一可软件 一可软件 Batch tools
English
Knowledge Hub

Comparison of Application Scenarios for Image and Video Hash Algorithms - pHash - PDQ - TMK+PDQF

Comparative analysis of the technical characteristics and application scenarios of three mainstream hash algorithms: pHash, PDQ, and TMK+PDQF.

Conclusion first: pHash is more suitable for image-level deduplication and similarity retrieval; PDQ is a high-bit image fingerprint for images; TMK+PDQF (and its vPDQ implementation) are video-oriented fingerprint algorithms that include temporal information.
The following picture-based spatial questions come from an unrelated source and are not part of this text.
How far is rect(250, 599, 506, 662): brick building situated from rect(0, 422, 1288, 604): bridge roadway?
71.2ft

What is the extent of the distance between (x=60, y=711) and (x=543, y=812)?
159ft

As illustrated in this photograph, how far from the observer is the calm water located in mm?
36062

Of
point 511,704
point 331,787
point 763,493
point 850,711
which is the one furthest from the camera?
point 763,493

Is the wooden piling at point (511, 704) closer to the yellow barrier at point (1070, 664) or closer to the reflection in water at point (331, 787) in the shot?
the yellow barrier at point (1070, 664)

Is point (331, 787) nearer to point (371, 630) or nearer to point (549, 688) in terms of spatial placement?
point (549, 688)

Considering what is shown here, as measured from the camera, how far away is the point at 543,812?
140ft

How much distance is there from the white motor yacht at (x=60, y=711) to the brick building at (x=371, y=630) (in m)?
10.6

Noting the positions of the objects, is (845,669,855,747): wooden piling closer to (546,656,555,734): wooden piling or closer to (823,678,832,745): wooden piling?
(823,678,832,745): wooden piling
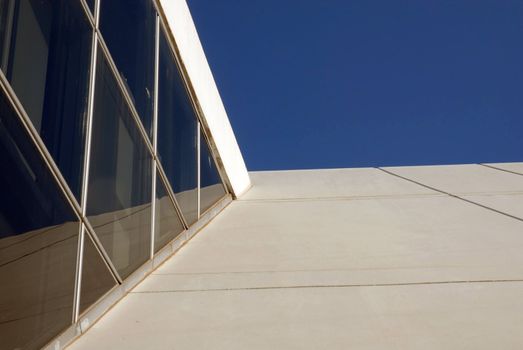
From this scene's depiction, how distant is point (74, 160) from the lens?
376 centimetres

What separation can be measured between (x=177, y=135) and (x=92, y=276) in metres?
2.98

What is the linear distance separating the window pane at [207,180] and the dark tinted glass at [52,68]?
3469 millimetres

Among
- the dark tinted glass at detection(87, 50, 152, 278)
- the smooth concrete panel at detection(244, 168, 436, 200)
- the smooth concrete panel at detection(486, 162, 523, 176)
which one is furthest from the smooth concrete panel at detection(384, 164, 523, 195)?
the dark tinted glass at detection(87, 50, 152, 278)

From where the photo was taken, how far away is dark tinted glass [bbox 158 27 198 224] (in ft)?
20.0

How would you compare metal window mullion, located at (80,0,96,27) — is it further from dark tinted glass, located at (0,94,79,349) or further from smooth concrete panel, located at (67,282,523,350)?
smooth concrete panel, located at (67,282,523,350)

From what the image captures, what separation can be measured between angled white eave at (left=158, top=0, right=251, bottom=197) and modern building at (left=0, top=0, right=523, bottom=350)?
53 millimetres

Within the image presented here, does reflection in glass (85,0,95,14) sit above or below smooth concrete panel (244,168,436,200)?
above

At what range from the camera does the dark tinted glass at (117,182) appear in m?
4.14

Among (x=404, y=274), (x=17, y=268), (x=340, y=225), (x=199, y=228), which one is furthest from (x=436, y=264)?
(x=17, y=268)

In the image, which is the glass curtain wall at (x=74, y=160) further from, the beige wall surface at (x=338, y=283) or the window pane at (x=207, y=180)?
the window pane at (x=207, y=180)

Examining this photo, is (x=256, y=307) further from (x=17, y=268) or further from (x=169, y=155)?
(x=169, y=155)

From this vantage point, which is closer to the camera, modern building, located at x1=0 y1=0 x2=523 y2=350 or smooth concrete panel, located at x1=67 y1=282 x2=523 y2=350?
modern building, located at x1=0 y1=0 x2=523 y2=350

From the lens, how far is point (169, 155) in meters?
6.13

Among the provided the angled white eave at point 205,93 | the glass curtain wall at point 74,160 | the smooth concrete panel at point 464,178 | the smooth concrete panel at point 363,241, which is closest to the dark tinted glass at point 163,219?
the glass curtain wall at point 74,160
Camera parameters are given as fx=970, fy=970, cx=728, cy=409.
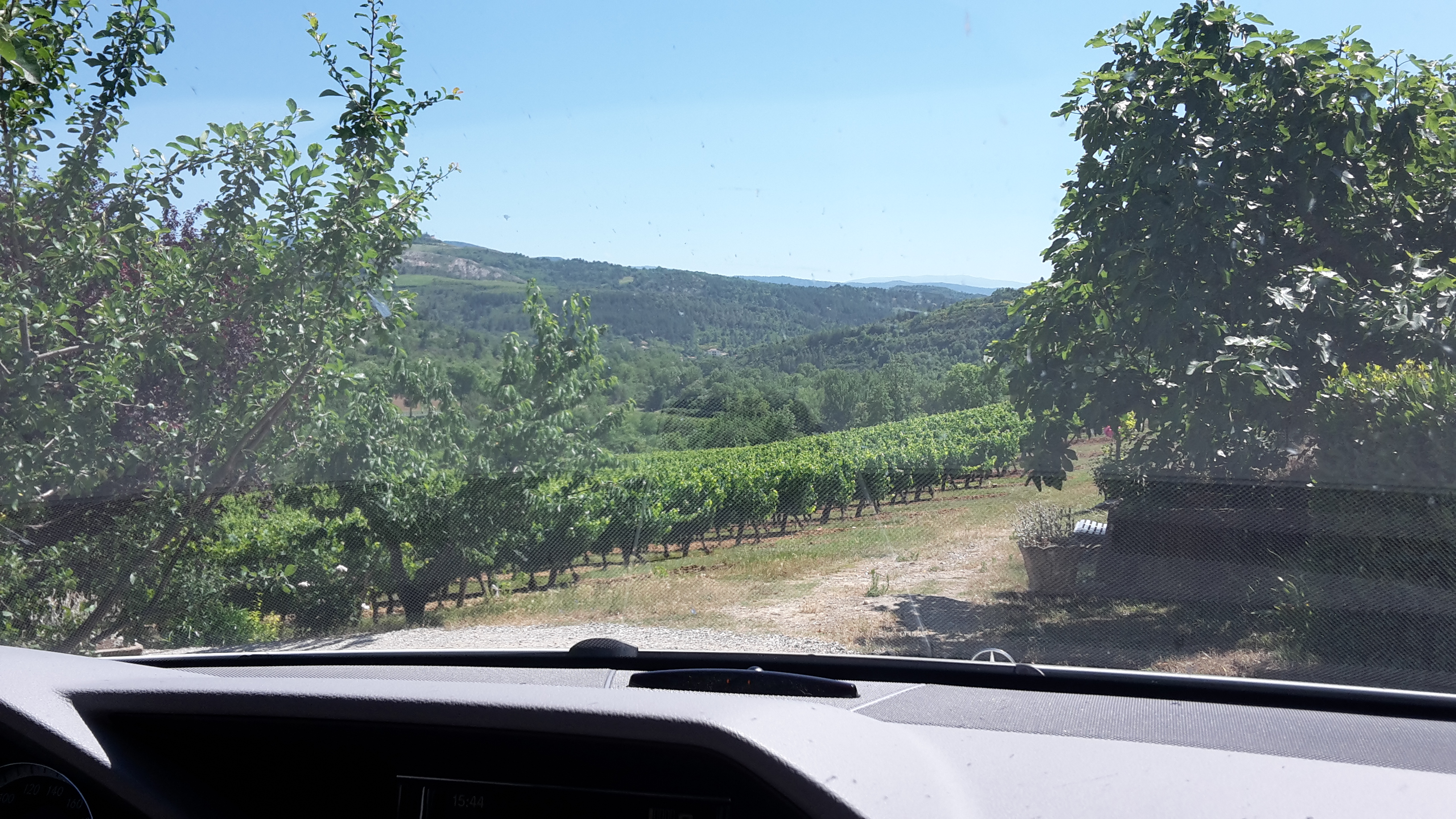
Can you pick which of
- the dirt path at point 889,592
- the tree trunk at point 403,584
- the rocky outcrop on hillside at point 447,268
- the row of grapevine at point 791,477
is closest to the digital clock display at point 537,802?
the dirt path at point 889,592

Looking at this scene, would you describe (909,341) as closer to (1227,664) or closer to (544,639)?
(1227,664)

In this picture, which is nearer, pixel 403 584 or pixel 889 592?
pixel 889 592

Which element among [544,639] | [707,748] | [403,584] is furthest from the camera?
[403,584]

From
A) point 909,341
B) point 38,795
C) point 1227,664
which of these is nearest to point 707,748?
point 38,795

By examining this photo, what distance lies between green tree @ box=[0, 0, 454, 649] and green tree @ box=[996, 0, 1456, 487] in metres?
4.62

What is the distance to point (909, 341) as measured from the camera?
912 centimetres

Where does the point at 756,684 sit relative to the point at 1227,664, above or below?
above

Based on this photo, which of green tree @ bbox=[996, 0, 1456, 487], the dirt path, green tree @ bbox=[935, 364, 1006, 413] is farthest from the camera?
green tree @ bbox=[935, 364, 1006, 413]

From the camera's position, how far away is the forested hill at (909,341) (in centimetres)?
817

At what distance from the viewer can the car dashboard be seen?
100 centimetres

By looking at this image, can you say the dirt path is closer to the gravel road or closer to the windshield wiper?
the gravel road

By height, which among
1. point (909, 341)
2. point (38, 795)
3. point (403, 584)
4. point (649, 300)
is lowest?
point (403, 584)

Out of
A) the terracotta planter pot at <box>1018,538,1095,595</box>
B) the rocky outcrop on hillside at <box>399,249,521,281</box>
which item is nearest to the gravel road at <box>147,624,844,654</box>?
the terracotta planter pot at <box>1018,538,1095,595</box>

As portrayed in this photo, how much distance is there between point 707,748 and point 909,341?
8300mm
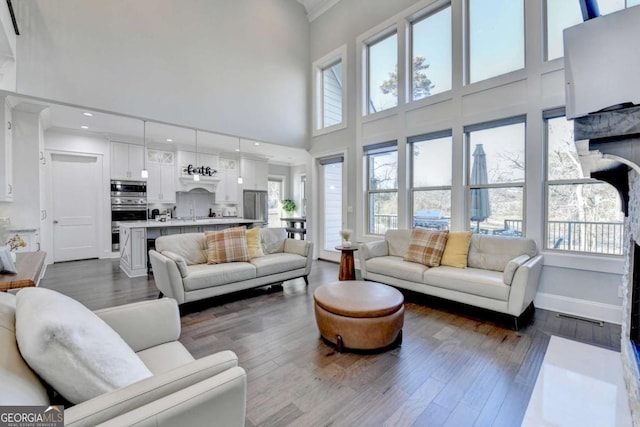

The official documentation also provides audio and video interfaces, but the video part returns a frame-level hash sequence, which is essentially a "per-frame image hash," lacking explicit temporal encoding and is typically used for lightweight screening rather than robust video matching.

pHash

pHash is an open-source perceptual hash library, long used for image similarity retrieval, and provides image hash implementations such as DCT and Marr wavelet. It is suitable for image deduplication and near-duplicate retrieval scenarios.

PDQ

PDQ is a "photo-hashing" algorithm open-sourced by Meta, outputting a 256-bit image fingerprint. It is designed for fast, threshold-based matching of image content and is widely used in content moderation and cross-platform shared libraries.

In video scenarios, PDQ can be used as a component for "per-frame fingerprint extraction," but the official video solution recommends combining it with temporal modeling (see TMK+PDQF/vPDQ).

TMK+PDQF (including vPDQ)

TMK+PDQF is a video similarity algorithm: after computing PDQF (floating-point version of PDQ) features for each frame, it constructs two layers of fixed-length descriptors through temporal kernels, enabling retrieval by first comparing the global layer and then the temporal layer, thereby improving the robustness of video-level matching.

Industry benchmarks and documentation position TMK+PDQF (and the subsequent vPDQ) as open-source video fingerprint solutions for near-duplicate and segment-level matching of videos under changes in re-encoding, resolution, and bitrate.